▸ **EXERCICES À FAIRE**:
• 1. Dans le texte sur Edena, relevez tous les noms de lieux donnés dans la légende de la photo.
• 2. D'après le texte sur Edena, pourquoi veut-elle faire ce métier depuis ses six ans ? Répondez en une à trois phrases.
• 3. Reproduisez mot pour mot le passage du texte sur Edena compris entre « à franceinfo » et « agronome ou vétérinaire. », inclus.

▸ **DOCUMENT SOURCE**:
--*--

Edena, 17 ans, dans la cour du lycée agricole La Bretonnière, à Chailly-en-Brie (Seine-et-Marne). (BENJAMIN ILLY / FRANCEINFO / RADIO FRANCE)
Edena, 17 ans, dans la cour du lycée agricole La Bretonnière, à Chailly-en-Brie (Seine-et-Marne). (BENJAMIN ILLY / FRANCEINFO / RADIO FRANCE)

Dans la cour du lycée, sur le banc, Edena raconte son parcours. Elle suit une formation bac pro CGEA (conduite et gestion d'une entreprise agricole), qui dure trois ans. "Ce que je veux, c'est vraiment avoir une exploitation de bovins laitiers, témoigne cette élève de 17 ans. J'ai envie de faire ce métier-là depuis que j'ai six ans, puisque j'ai une situation particulière, je suis placée en famille d'accueil. C'est la fille dans la famille d'accueil qui fait ce métier, et c'est grâce à elle que j'ai envie de l'exercer. Pour moi, ça a toujours été un métier passion." 

"C'est aussi plus compliqué pour les femmes de s'insérer dans l'agriculture, parce qu'on a souvent des préjugés, quand on dit : 'les femmes sont moins fortes, elles auront besoin d'aide pour gérer l'élevage'..."

Edena, élève de 17 ans au lycée agricole

à franceinfo

"Pourtant, j'ai connu des femmes agricultrices qui ont réussi à s'insérer dans le milieu agricole parce qu'elles ont réfléchi, poursuit Edena. Je ne vais pas dire que les hommes réfléchissent moins, mais nous, les femmes, on peut gérer nos exploitations. Plus tard, si je travaille dans une exploitation agricole, même en tant que salariée, je me lèverai tous les matins avec le sourire, avec l'envie d'aller travailler." 

L'enseignement agricole représente plus de 30 000 places à pourvoir sur Parcoursup. 150 formations, du bac au diplôme d'ingénieur agronome ou vétérinaire.

--*--

▸ **DONNÉES AFFICHÉES**:
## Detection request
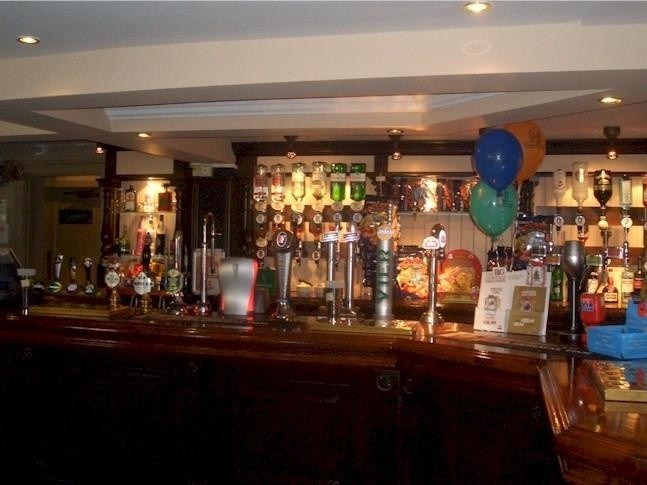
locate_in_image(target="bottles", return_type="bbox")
[602,255,646,304]
[136,214,167,256]
[50,251,96,299]
[551,264,563,301]
[254,213,365,254]
[124,181,173,213]
[552,162,647,215]
[118,224,131,255]
[252,162,368,206]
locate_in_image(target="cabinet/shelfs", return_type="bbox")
[120,175,184,258]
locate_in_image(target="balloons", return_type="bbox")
[468,181,518,242]
[472,127,523,198]
[503,121,545,186]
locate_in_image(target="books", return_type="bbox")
[584,358,647,405]
[473,267,546,336]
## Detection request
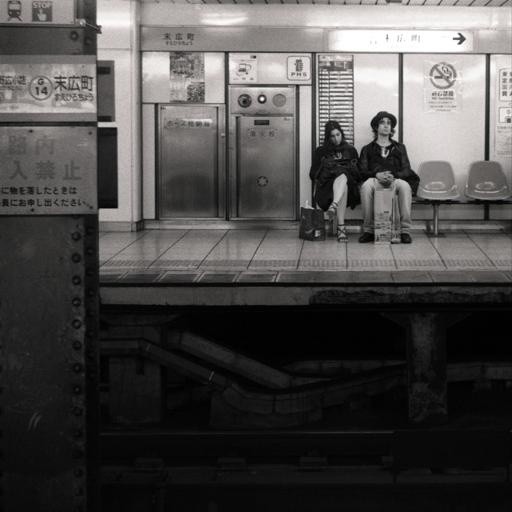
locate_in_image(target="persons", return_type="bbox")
[308,120,362,245]
[356,111,421,245]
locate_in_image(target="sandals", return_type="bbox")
[336,223,350,244]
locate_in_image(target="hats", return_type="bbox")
[370,110,397,129]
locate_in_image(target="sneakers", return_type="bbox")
[399,233,413,244]
[358,231,373,244]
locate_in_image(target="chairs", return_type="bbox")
[414,160,511,238]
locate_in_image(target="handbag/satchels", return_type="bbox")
[371,180,404,246]
[297,199,328,242]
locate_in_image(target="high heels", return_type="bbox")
[327,201,340,223]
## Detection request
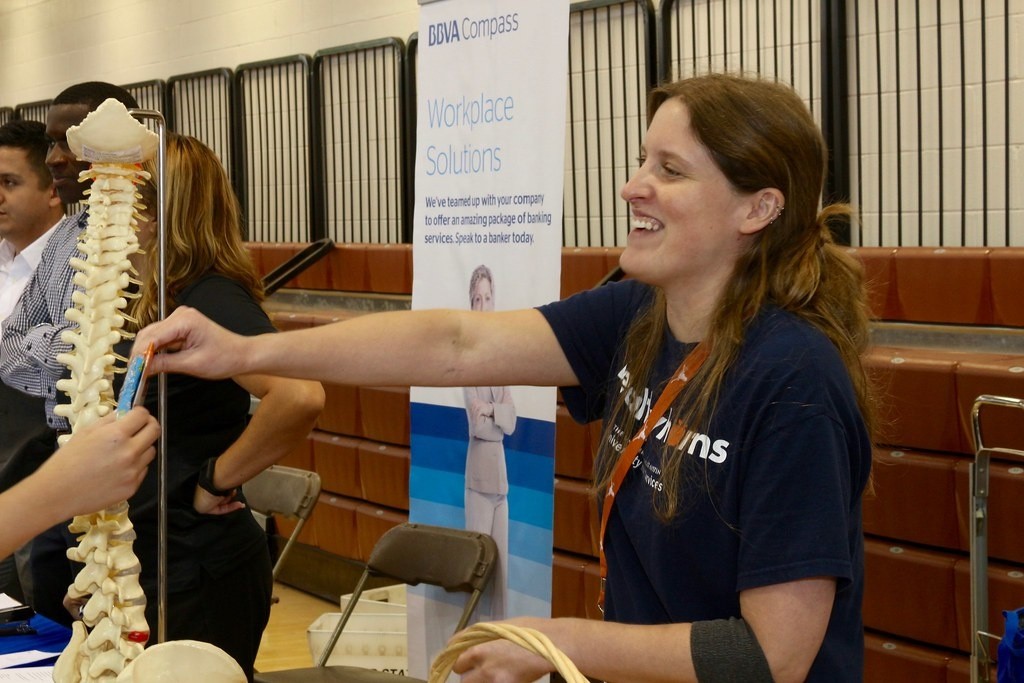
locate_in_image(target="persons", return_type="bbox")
[1,407,159,564]
[52,131,326,683]
[0,81,146,624]
[0,119,69,610]
[126,73,884,683]
[459,263,516,635]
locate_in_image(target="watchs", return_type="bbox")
[197,457,236,498]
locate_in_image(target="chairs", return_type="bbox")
[252,522,497,683]
[242,465,321,581]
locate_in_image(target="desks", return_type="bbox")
[0,613,73,683]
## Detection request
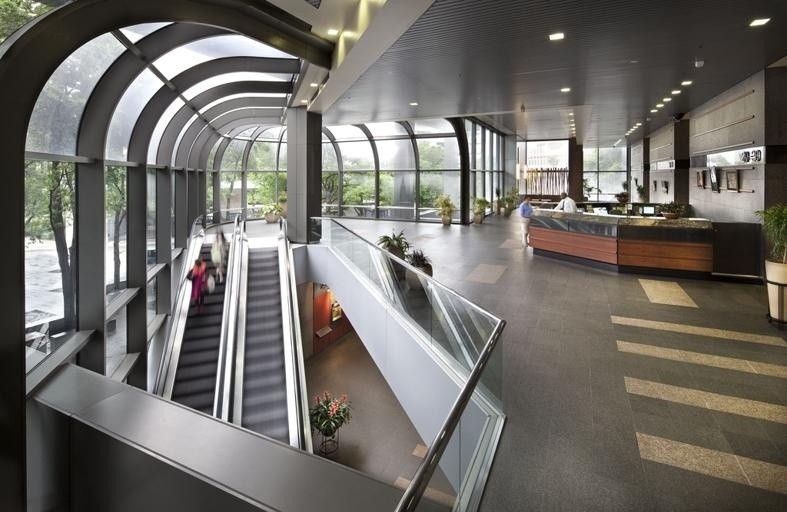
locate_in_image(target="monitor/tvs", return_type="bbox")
[593,206,608,214]
[643,206,655,215]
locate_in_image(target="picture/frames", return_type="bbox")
[696,165,740,194]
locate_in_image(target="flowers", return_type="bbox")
[309,390,355,438]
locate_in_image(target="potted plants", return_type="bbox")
[434,194,523,226]
[654,200,688,219]
[754,200,787,331]
[262,193,288,224]
[376,228,433,292]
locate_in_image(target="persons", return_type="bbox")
[520,195,532,249]
[553,192,577,215]
[190,260,207,313]
[210,227,227,284]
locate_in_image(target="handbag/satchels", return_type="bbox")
[187,269,197,282]
[205,273,216,295]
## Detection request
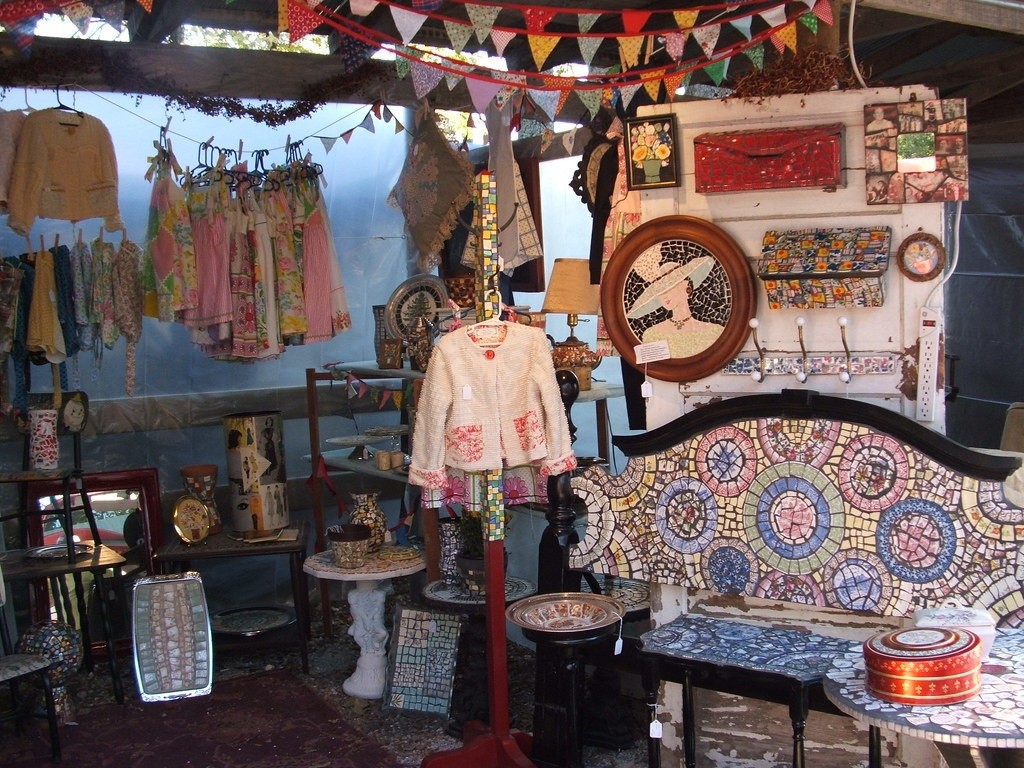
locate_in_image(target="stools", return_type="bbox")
[1,654,62,765]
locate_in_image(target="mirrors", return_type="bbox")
[21,469,160,663]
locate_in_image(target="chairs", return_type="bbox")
[0,392,101,563]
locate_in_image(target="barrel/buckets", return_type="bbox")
[328,524,371,569]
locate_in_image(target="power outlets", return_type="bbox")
[915,310,940,421]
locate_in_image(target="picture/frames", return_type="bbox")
[603,215,758,385]
[378,340,403,369]
[624,114,682,190]
[897,235,944,281]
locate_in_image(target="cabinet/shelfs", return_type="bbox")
[308,363,450,641]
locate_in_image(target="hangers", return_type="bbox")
[155,131,323,195]
[468,286,507,348]
[10,87,88,126]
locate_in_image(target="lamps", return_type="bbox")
[541,256,601,390]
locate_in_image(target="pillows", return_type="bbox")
[386,108,478,266]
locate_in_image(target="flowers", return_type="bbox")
[448,512,516,558]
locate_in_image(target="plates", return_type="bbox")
[24,545,93,558]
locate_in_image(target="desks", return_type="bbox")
[422,578,533,740]
[560,578,655,750]
[568,379,625,473]
[156,517,316,677]
[825,627,1024,767]
[0,532,129,704]
[639,617,860,767]
[302,548,427,698]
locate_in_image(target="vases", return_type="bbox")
[454,547,510,593]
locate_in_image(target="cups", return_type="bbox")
[377,450,403,471]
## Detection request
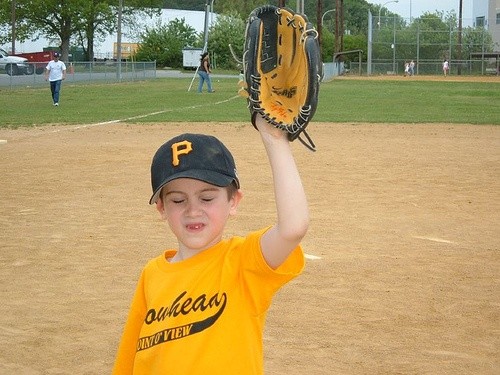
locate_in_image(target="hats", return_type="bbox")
[54,53,59,57]
[149,133,239,205]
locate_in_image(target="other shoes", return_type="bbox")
[209,90,215,93]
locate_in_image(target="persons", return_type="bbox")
[111,77,310,375]
[198,52,215,93]
[44,53,67,106]
[404,59,450,77]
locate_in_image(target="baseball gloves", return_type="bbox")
[227,4,338,152]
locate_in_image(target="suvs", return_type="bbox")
[0,49,29,77]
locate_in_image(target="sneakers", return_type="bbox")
[55,103,58,106]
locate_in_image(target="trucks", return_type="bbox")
[15,51,56,74]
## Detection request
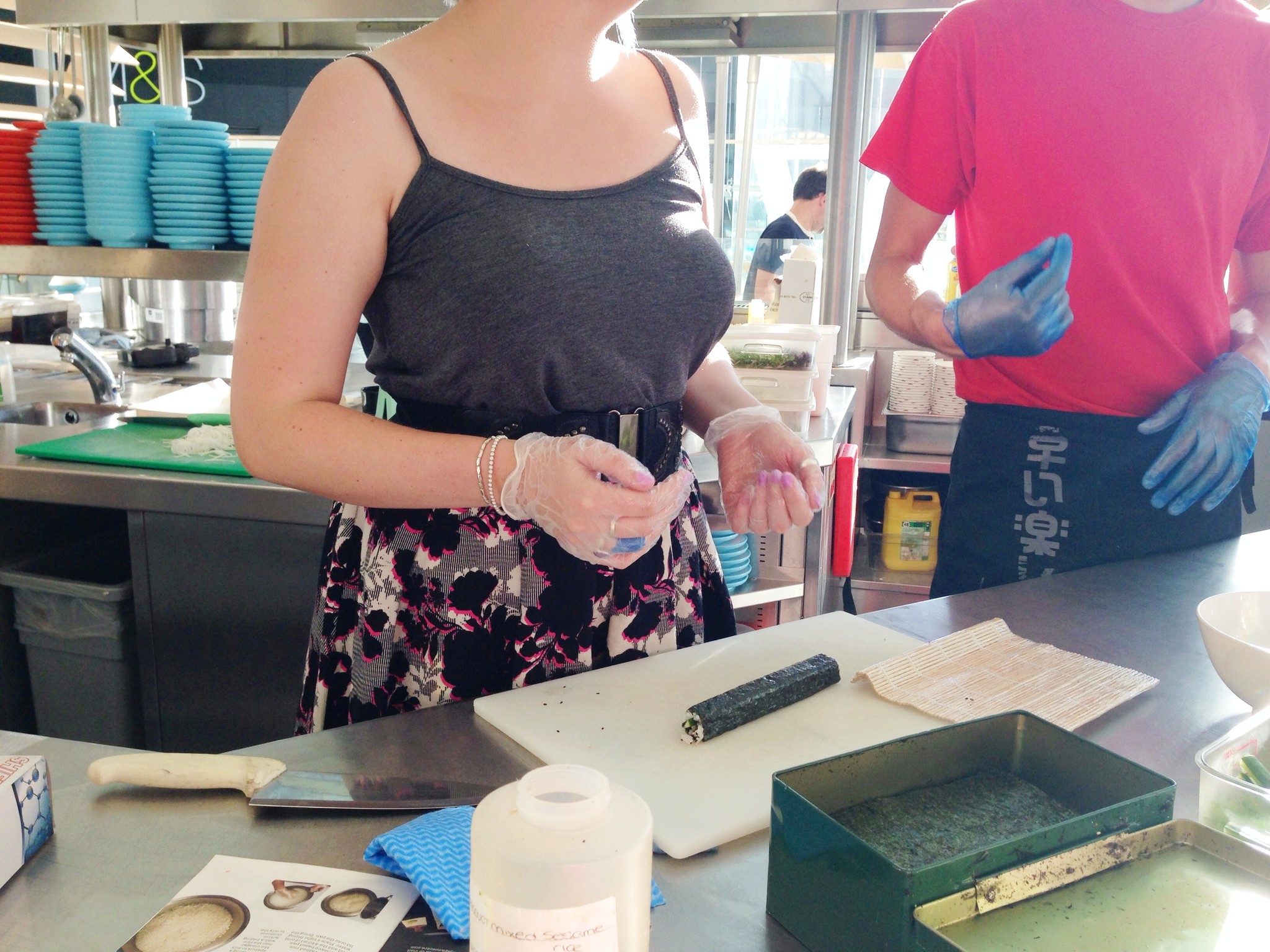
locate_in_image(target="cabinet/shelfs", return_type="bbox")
[834,426,952,616]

--*--

▸ **RÉPONSES PAR EXERCICE**:
• 1.
- La Bretonnière (le lycée agricole)
- Chailly-en-Brie
- Seine-et-Marne

• 2. Edena est placée en famille d'accueil, et la fille de cette famille exerce ce métier. C'est grâce à elle qu'Edena a envie de le faire à son tour.

• 3.
à franceinfo

"Pourtant, j'ai connu des femmes agricultrices qui ont réussi à s'insérer dans le milieu agricole parce qu'elles ont réfléchi, poursuit Edena. Je ne vais pas dire que les hommes réfléchissent moins, mais nous, les femmes, on peut gérer nos exploitations. Plus tard, si je travaille dans une exploitation agricole, même en tant que salariée, je me lèverai tous les matins avec le sourire, avec l'envie d'aller travailler." 

L'enseignement agricole représente plus de 30 000 places à pourvoir sur Parcoursup. 150 formations, du bac au diplôme d'ingénieur agronome ou vétérinaire.